[ATTIVITÀ PROPOSTE]
1. In quale giorno è stato indetto lo sciopero dei principali sindacati secondo il testo sullo sciopero nella scuola?
2. Per favore, riscrivi il testo sullo sciopero nella scuola, tutto da "Il decreto legge" fino a "nelle scuole pubbliche.", mettendo "supplenti" al posto di "precari".

[BRANO FORNITO]
□ □ □ □ □ □ □
In sciopero contro l’attacco alla scuola pubblica

di Francesco Locantore

La scuola pubblica è ancora una volta sotto attacco, ancora una volta sotto la logica dell’aziendalizzazione e dei tagli al diritto all’istruzione.

Il decreto legge n. 36 del 30 aprile 2022, riprendendo lo spirito della “buona scuola” renziana, introduce una riforma complessiva del sistema di reclutamento e di formazione degli insegnanti, sovradeterminando la contrattazione e la discussione parlamentare, penalizzando ulteriormente i precari, aumentando ulteriormente i carichi di lavoro, dividendo e ricattando la categoria dei docenti, eliminando in prospettiva circa diecimila cattedre nelle scuole pubbliche.

Lunedì 30 maggio è stato indetto uno sciopero da tutti i principali sindacati della scuola, compresa la CISL che aveva boicottato lo sciopero del 10 dicembre per il rinnovo del contratto. E’ fondamentale che da quella data di mobilitazione arrivi un chiaro segnale di partecipazione di massa e di combattività, per fermare il disegno del governo Draghi sull’istruzione e per aprire una nuova stagione di protagonismo del mondo della scuola.

Le misure previste dall’articolo 44 del decreto sono pesantissime e svuotano di senso la contrattazione collettiva, che dovrebbe occuparsi anche del diritto alla formazione in servizio dei lavoratori e delle lavoratrici della scuola.

In primo luogo tutti i processi di formazione iniziale e continua dei docenti saranno coordinati dall’alto da una Scuola di alta formazione del ministero dell’istruzione, in collaborazione con l’Invalsi e l’Indire, attaccando la libertà d’insegnamento e di operare autonomamente le proprie scelte formative e la stessa autonomia delle istituzioni scolastiche nella scelta dei percorsi di formazione più adatti alla propria scuola.

Il sistema di reclutamento diventa un percorso ad ostacoli infinito: oltre alla laurea specialistica, bisognerà sostenere ulteriori esami universitari a carico dell’aspirante docente, per un totale di 60 crediti formativi, con una valutazione finale scritta e orale. Questo solo per essere abilitati e poter partecipare ad un concorso pubblico sempre più selettivo, tanto che gli ultimi hanno visto percentuali altissime di bocciati. Dopo aver vinto il concorso, l’aspirante verrà assunto ma dovrà sostenere l’anno di prova con una ulteriore valutazione finale. Come se non bastasse, dopo il superamento dell’anno di prova, il neo insegnante sarà obbligato a immettersi in un ulteriore percorso formativo obbligatorio di durata triennale, svolgendo almeno 30 ore all’anno aggiuntive non retribuite, con verifiche annuali e una verifica finale.
□ □ □ □ □ □ □
[INFORMAZIONI RIPORTATE]
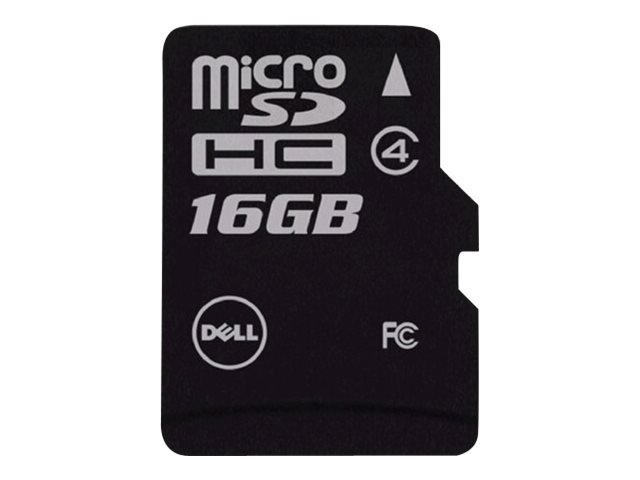 Dell Flash-Speicherkarte - 16 GB - microSDHC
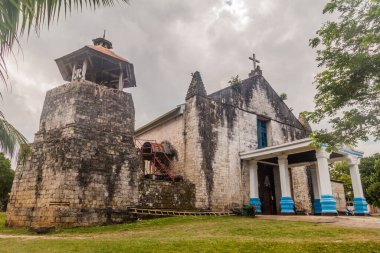 Siquijor Adası, Filipinler 'deki Kutsal Providence Kilisesi' nin Leydisi..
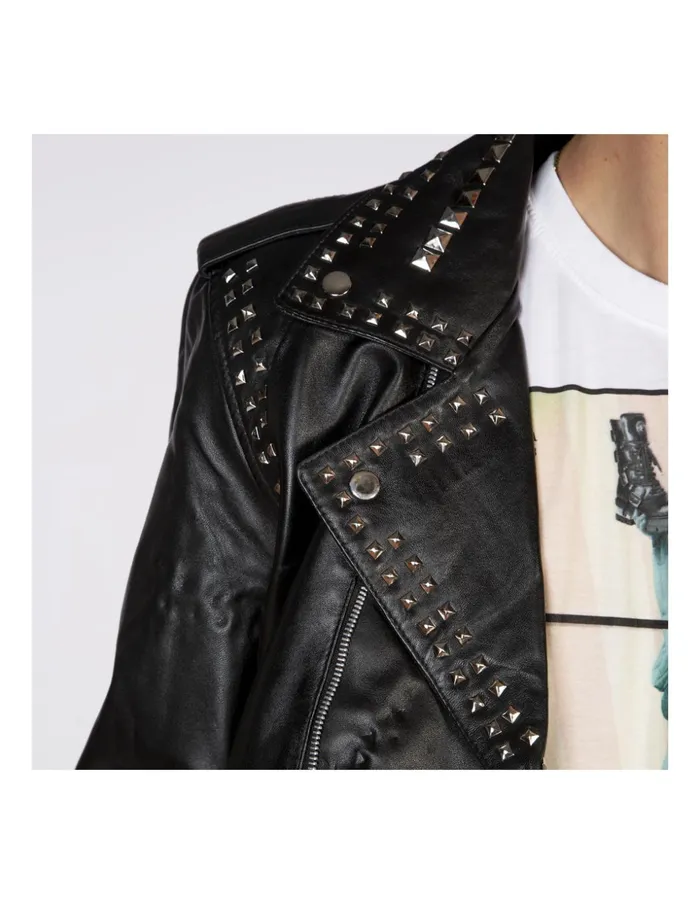WomenMen Black WNrlmj053S1 New Rock Jackets WomenMen Black WNrlmj053S1 New Rock Jackets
□ □ □ □ □ □ □
[RISULTATI PER ATTIVITÀ]
1. Lunedì 30 maggio.

2.
Il decreto legge n. 36 del 30 aprile 2022, riprendendo lo spirito della “buona scuola” renziana, introduce una riforma complessiva del sistema di reclutamento e di formazione degli insegnanti, sovradeterminando la contrattazione e la discussione parlamentare, penalizzando ulteriormente i supplenti, aumentando ulteriormente i carichi di lavoro, dividendo e ricattando la categoria dei docenti, eliminando in prospettiva circa diecimila cattedre nelle scuole pubbliche.